• WHAT YOU SHOULD DO
Format as a numbered list, omitting blank lines, the lines of the records from the one containing "Among these —" through the end of the records.
--- Begin EXTRACTED INFORMATION ---
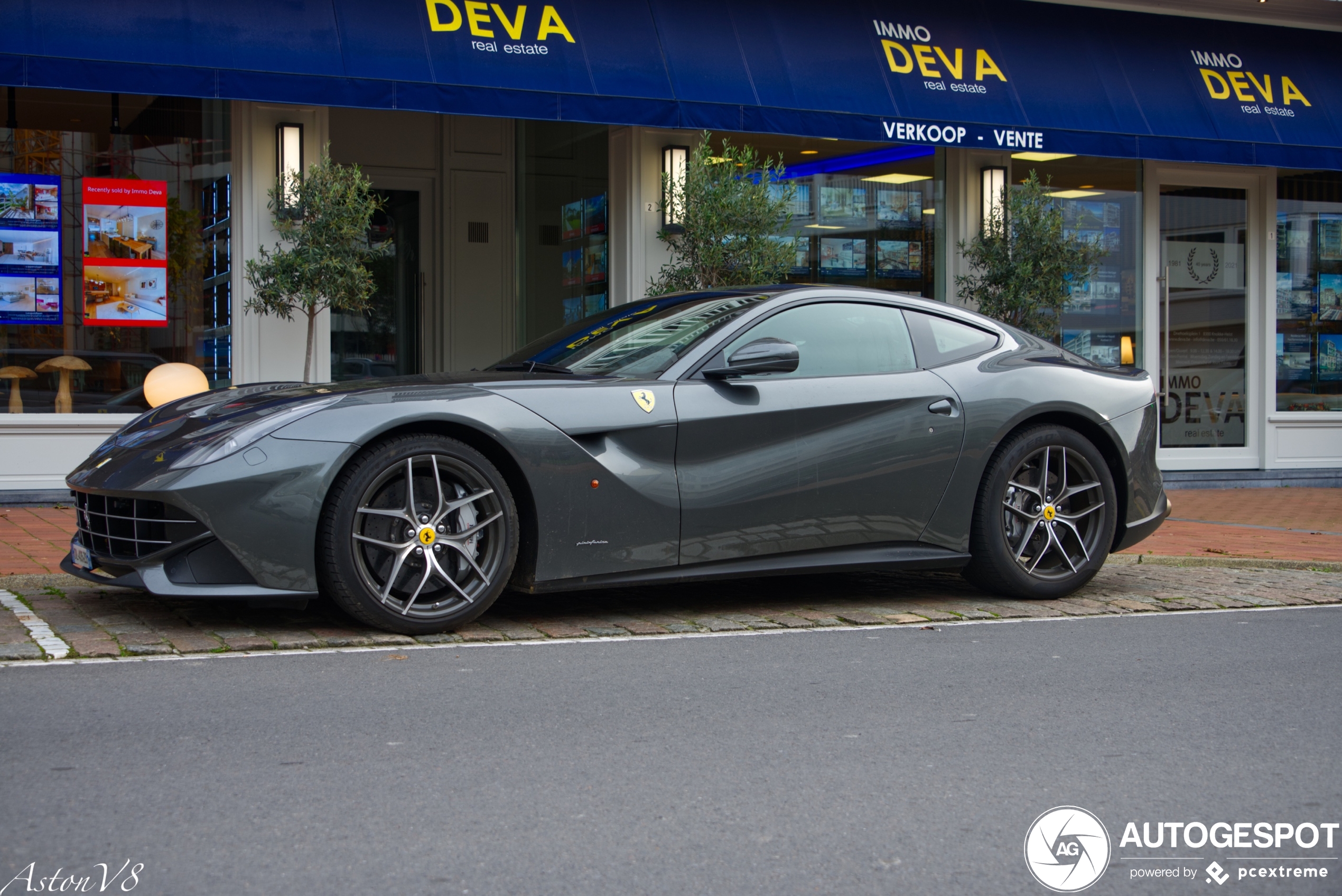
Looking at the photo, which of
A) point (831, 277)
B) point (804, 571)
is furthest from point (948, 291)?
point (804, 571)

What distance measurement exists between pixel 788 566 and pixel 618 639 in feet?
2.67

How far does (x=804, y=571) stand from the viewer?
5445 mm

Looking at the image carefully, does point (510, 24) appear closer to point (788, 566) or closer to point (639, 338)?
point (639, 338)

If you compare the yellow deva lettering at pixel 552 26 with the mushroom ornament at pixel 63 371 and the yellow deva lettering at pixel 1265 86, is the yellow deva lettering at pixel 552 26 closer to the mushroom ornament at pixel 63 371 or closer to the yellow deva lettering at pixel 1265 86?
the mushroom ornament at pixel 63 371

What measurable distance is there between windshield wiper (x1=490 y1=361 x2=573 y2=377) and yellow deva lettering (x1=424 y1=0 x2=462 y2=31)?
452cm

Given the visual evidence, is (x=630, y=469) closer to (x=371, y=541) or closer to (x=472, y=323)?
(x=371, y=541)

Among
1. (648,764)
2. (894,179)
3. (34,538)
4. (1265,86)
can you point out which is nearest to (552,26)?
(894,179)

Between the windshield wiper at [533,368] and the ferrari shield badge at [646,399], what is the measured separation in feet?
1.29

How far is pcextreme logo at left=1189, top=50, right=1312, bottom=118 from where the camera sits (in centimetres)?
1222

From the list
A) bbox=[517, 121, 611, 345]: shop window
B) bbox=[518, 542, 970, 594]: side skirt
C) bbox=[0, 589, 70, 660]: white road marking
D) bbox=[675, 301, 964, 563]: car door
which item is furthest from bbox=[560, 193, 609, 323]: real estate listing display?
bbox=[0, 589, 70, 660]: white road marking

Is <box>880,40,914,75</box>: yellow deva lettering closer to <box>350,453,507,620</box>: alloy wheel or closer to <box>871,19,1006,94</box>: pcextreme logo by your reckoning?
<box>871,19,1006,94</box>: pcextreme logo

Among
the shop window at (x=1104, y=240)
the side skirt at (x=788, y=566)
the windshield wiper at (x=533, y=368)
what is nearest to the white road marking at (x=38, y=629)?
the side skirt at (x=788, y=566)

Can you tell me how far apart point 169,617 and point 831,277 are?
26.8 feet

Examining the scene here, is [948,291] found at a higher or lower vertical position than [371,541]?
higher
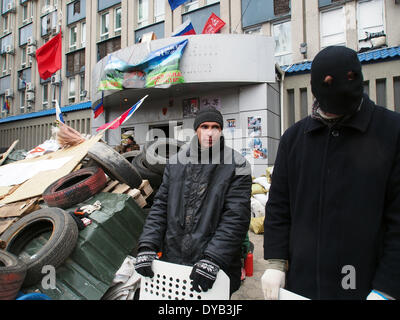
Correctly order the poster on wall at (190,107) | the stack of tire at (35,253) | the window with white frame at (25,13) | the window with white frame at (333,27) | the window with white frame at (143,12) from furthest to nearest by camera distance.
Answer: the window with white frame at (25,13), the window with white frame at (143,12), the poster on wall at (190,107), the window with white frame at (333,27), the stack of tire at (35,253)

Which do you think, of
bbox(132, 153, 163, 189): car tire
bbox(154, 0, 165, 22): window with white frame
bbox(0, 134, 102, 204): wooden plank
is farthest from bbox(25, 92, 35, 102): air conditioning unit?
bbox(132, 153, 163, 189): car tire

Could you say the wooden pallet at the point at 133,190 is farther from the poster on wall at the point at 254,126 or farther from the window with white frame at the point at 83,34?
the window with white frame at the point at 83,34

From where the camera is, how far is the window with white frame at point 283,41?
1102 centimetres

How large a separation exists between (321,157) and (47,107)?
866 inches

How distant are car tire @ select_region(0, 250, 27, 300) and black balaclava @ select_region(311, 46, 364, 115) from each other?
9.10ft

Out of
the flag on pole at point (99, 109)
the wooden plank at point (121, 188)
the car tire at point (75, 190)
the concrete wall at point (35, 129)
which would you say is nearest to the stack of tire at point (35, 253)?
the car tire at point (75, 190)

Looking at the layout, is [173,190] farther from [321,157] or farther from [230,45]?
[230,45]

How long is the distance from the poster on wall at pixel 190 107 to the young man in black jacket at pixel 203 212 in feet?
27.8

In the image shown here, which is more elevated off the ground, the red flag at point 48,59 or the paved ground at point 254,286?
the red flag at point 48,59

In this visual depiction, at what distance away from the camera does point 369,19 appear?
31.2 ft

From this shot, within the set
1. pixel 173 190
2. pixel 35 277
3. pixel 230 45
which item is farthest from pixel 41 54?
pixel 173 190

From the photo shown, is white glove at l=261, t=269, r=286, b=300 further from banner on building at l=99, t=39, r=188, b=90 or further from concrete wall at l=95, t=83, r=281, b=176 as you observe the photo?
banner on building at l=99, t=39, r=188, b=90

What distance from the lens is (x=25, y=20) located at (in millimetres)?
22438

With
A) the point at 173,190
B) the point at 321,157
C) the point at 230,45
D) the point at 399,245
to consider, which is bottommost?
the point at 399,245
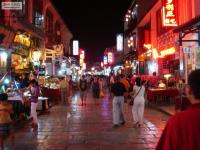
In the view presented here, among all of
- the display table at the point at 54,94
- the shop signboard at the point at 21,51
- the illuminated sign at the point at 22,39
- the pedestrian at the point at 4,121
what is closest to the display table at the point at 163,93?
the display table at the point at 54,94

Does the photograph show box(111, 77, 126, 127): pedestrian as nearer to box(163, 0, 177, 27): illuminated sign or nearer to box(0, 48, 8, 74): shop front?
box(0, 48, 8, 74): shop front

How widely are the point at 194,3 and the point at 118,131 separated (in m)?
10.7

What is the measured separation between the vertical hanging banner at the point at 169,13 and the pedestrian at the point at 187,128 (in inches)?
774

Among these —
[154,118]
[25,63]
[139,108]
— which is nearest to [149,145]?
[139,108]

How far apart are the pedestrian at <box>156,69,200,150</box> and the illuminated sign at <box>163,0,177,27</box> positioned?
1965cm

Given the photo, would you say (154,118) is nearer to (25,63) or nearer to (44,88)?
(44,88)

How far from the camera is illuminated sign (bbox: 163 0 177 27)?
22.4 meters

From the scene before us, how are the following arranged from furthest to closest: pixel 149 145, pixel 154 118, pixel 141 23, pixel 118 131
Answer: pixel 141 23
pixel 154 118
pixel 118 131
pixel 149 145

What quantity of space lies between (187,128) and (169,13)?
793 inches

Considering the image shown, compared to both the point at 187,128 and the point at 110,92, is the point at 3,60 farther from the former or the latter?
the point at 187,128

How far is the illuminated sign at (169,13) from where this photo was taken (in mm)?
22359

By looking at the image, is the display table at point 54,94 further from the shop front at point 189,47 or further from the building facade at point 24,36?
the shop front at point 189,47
--- End EXTRACTED INFORMATION ---
• THE RESULT
1. Among these —
2. [154,118]
3. [25,63]
4. [139,108]
5. — which is nearest to [149,145]?
6. [139,108]
7. How far apart are the pedestrian at <box>156,69,200,150</box> and the illuminated sign at <box>163,0,177,27</box> positioned?
8. 1965cm
9. Given the photo, would you say (154,118) is nearer to (25,63) or nearer to (44,88)?
10. (44,88)
11. How far from the camera is illuminated sign (bbox: 163 0 177 27)?
12. 22.4 meters
13. From the scene before us, how are the following arranged from furthest to closest: pixel 149 145, pixel 154 118, pixel 141 23, pixel 118 131
14. Answer: pixel 141 23
15. pixel 154 118
16. pixel 118 131
17. pixel 149 145
18. What quantity of space lies between (187,128) and (169,13)?
19. 793 inches
20. Considering the image shown, compared to both the point at 187,128 and the point at 110,92, is the point at 3,60 farther from the former or the latter?
21. the point at 187,128
22. How far is the illuminated sign at (169,13) from where this photo was taken (in mm)?
23. 22359
24. By looking at the image, is the display table at point 54,94 further from the shop front at point 189,47 or further from the building facade at point 24,36?
25. the shop front at point 189,47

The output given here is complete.